The performance of radiomics and DL signatures in this study showed variability across the validation cohorts, which could be attributed to inherent differences in the baseline characteristics among these cohorts. Furthermore, the performance might have been affected by variations in acquisition parameters across CT scanners from different vendors and institutions [34]. To improve the generalization of signatures when applied to new situations, transfer learning has been proposed as a potential solution [35]. Notably, both signatures demonstrated superior generalization ability compared to the CR model. When integrated with the CR model, these signatures significantly enhanced its discriminability. Ultimately, during external validation, the DL signature outperformed other models in terms of performance and sensitivity, suggesting its potential for optimizing the clinical workflow.

Our study has several limitations. Firstly, the data were collected from only two institutions, which resulted in a relatively small number of NSCLC patients with DM (143 patients). To ensure the reproducibility and generalizability of the findings, further validation of the signatures with a larger, multi-institution study is necessary. Secondly, there is a possibility of overfitting during the model development phase.
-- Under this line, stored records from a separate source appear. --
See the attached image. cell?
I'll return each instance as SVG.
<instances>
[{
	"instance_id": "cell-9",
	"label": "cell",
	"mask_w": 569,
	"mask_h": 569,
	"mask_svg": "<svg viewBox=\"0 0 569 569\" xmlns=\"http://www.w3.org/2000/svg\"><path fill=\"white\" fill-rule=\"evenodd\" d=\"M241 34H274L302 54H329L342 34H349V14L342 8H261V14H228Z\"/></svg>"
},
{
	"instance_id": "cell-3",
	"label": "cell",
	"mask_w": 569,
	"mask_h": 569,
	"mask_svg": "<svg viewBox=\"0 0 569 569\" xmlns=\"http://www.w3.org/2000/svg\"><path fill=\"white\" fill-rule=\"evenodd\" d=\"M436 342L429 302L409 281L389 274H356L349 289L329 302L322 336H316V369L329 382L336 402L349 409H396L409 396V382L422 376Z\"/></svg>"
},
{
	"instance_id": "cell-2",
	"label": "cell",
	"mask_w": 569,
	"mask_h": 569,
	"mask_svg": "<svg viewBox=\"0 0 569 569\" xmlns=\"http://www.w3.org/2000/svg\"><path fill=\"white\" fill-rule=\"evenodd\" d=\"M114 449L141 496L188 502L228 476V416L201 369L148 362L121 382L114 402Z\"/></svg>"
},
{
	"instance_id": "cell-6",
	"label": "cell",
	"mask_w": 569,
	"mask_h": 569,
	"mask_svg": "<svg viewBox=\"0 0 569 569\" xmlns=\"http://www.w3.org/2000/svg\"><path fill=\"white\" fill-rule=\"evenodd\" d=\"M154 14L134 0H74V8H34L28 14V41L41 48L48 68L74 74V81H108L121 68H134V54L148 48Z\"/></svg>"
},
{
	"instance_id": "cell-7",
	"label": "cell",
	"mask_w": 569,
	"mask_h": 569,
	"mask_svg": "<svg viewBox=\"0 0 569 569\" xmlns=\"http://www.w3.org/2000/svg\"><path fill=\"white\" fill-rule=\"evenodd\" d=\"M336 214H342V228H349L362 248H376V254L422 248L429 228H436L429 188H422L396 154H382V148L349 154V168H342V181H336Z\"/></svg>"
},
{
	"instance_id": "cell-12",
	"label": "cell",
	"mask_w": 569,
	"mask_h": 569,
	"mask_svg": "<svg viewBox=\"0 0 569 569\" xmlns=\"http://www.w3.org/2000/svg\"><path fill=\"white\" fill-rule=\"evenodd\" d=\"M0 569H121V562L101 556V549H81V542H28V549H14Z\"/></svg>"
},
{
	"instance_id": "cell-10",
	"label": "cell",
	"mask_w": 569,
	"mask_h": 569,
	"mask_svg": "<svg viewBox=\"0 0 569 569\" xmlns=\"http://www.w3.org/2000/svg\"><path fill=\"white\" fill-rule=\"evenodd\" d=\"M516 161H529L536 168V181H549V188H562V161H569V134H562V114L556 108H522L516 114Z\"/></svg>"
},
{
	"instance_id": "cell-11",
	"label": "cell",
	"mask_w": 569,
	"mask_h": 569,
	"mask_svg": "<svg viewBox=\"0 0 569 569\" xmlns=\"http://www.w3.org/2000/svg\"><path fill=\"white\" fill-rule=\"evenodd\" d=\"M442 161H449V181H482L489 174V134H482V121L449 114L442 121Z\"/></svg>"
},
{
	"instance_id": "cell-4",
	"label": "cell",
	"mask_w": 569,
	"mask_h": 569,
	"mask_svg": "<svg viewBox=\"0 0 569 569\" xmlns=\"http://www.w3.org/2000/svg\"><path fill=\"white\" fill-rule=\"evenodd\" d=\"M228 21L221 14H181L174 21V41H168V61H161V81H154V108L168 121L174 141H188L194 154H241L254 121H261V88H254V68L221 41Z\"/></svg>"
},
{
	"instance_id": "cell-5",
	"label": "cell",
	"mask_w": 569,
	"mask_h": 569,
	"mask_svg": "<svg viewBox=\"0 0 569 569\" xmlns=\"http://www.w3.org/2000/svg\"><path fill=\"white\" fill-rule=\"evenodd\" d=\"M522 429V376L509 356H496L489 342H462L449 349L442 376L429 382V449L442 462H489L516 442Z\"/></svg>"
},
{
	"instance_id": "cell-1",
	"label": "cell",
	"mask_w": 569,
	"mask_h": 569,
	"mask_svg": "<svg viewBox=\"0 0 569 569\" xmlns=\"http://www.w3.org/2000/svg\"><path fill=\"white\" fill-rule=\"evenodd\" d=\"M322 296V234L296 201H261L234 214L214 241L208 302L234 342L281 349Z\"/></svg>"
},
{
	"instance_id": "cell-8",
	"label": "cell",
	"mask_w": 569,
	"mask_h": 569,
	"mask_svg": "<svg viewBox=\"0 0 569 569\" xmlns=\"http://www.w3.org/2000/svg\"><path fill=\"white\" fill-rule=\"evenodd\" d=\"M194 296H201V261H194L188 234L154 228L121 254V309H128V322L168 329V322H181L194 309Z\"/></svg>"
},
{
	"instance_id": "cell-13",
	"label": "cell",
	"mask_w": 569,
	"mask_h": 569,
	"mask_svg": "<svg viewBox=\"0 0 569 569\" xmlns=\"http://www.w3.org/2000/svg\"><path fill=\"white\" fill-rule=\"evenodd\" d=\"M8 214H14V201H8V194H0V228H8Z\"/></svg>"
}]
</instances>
However, it's important to note that our signatures are integrated models comprised of multiple single models. This ensemble strategy helps to partially offset the impact of overfitting of the single models. Moreover, the performance of our models in the external validation set highlights their superior generalization ability. In addition, it is worth mentioning that a comprehensive explanation of the underlying rationale behind these radiomics and DL signatures was not provided. Further investigation is required to enhance our understanding. For instance, exploring the involvement of specific genes or proteins may contribute to providing genomic biological interpretability for the signatures.

In conclusion, we developed and validated explainable LDCT-based radiomics and DL models for identifying DM in patients with NSCLC. Our models have demonstrated a high level of predictive efficiency, indicating their potential for effectively screening DM in NSCLC patients using routine LDCT scans in real-world clinical practice for lung cancer screening.